_Fragmento del documento_
────────────────────────────────────────
Hijos del alfabeto

En el caótico comienzo de las sociedades hubiera sido sensato organizar los linajes por apellidos femeninos (el padre auténtico podía ser un usurpador que una noche de suerte entró por la ventana), pero las genealogías no se crearon para garantizar exactitud biológica.

La dominación masculina se apropió de los apellidos. La mujer daba a luz y el varón ponía su marca registrada. Para cambiar esta situación discriminatoria, el Consejo de Ministros ha propuesto la siguiente solución: en caso de que los padres no se pongan de acuerdo, el primer apellido se decidirá por orden alfabético. Conviene reflexionar en plan lúdico sobre los cambios de comportamiento que puede traer esta razonable medida.

La sed de inmortalidad ha llevado a la reiteración. Para mostrar que el hijo es una copia, se volvió costumbre repetir el nombre de pila: Rodrigo Rodríguez Jr. es el más allá del perdurable Rodrigo Rodríguez.

A veces esto no depende de un particular deseo de permanencia sino de una arraigada tradición. ¿Si tu bisabuelo, tu abuelo y tu padre se llamaban Valentín, serás capaz de ponerle a tu hijo Edgar? En este caso un nombre inédito sugiere un rechazo de todos los parientes anteriores. Las tías mirarán a Edgar como un descastado.
────────────────────────────────────────
[Entradas guardadas]
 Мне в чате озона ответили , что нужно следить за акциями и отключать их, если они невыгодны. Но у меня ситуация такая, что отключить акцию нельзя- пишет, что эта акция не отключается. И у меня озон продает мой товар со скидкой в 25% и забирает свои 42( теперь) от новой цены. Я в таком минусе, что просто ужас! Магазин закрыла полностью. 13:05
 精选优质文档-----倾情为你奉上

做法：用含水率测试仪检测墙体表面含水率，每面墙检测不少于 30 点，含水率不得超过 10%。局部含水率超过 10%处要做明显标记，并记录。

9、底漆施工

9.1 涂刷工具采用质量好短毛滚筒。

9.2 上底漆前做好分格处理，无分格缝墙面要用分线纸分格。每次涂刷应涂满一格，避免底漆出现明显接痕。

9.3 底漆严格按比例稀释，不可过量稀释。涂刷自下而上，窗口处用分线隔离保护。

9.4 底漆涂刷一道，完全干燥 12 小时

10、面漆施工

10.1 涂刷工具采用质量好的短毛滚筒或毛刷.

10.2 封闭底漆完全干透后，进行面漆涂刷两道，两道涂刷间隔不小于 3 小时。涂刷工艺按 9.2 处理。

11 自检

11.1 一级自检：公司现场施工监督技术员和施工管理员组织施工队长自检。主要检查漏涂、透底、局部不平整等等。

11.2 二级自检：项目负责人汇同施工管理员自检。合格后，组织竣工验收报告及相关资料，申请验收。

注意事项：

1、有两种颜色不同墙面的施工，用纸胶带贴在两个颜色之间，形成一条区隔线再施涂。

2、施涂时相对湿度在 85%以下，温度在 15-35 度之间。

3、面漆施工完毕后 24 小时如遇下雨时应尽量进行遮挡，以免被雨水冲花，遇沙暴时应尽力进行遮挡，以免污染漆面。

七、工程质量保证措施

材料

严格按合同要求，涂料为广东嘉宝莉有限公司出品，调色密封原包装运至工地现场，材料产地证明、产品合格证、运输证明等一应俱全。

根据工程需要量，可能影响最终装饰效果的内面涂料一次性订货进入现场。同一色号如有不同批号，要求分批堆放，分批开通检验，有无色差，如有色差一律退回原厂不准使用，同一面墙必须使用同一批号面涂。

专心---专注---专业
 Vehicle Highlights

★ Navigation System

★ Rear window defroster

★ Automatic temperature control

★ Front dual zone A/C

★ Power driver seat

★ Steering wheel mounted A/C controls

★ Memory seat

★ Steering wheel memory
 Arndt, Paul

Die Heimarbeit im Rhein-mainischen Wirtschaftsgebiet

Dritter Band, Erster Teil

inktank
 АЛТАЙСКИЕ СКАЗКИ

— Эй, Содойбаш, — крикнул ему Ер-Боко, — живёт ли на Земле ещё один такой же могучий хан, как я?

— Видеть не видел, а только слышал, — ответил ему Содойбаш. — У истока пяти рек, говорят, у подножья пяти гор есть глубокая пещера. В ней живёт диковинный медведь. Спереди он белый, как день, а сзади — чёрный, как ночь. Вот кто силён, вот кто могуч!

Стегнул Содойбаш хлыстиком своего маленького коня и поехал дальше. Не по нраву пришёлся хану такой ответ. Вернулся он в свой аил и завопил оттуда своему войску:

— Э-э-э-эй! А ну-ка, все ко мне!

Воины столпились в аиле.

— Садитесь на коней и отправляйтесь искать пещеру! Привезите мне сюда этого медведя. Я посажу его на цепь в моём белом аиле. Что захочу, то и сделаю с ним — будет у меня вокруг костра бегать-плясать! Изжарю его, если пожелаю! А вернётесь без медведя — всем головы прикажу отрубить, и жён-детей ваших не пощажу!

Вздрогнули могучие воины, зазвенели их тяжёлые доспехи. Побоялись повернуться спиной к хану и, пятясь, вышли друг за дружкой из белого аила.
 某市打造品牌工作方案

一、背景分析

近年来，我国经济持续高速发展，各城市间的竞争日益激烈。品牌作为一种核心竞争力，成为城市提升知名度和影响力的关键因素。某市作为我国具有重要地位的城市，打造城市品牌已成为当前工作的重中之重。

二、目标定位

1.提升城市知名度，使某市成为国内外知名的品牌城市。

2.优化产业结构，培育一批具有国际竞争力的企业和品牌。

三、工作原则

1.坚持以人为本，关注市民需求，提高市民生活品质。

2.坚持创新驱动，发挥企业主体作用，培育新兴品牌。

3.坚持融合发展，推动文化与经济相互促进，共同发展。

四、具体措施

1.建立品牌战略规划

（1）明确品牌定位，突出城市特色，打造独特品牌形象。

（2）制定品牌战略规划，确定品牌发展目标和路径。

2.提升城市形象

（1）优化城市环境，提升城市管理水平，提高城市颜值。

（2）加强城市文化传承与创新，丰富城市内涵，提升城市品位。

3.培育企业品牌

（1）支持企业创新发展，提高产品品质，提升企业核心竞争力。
────────────────────────────────────────
_Requisitos de tareas_
1. Extrae sin cambios del texto sobre los apellidos el pasaje que va desde "A veces esto" hasta "como un descastado.", ambos incluidos.
2. Según el texto sobre los apellidos, ¿qué ha propuesto el Consejo de Ministros para cuando los padres no se pongan de acuerdo?
3. Continúa el texto sobre los apellidos a partir de donde termina.

_Resultados por tarea_
1.
A veces esto no depende de un particular deseo de permanencia sino de una arraigada tradición. ¿Si tu bisabuelo, tu abuelo y tu padre se llamaban Valentín, serás capaz de ponerle a tu hijo Edgar? En este caso un nombre inédito sugiere un rechazo de todos los parientes anteriores. Las tías mirarán a Edgar como un descastado.

2. Que el primer apellido se decida por orden alfabético.

3.
Los nombres son cuestión de gustos. Yo prefiero las combinaciones simples. Nada mejor que llamarse Juan Olmo o Antonio Puerta. Pero sé que estoy en minoría: la alcurnia, la notoriedad e incluso la eufonía de un apellido suelen depender de su rareza. «Me gustaría ser argentina para tener un apellido fantástico», me dijo una amiga. En Buenos Aires ella se podría llamar Silvina Marinetti-Jung, lo cual prácticamente garantiza una postura estética y un marco teórico.

La idea del linaje se funda en un doble gesto: repetir en el tiempo y singularizar en el espacio. Se prefiere un origen rastreable, que venga de muy lejos, pero en el discriminatorio presente se exige exclusividad: «No todos somos iguales».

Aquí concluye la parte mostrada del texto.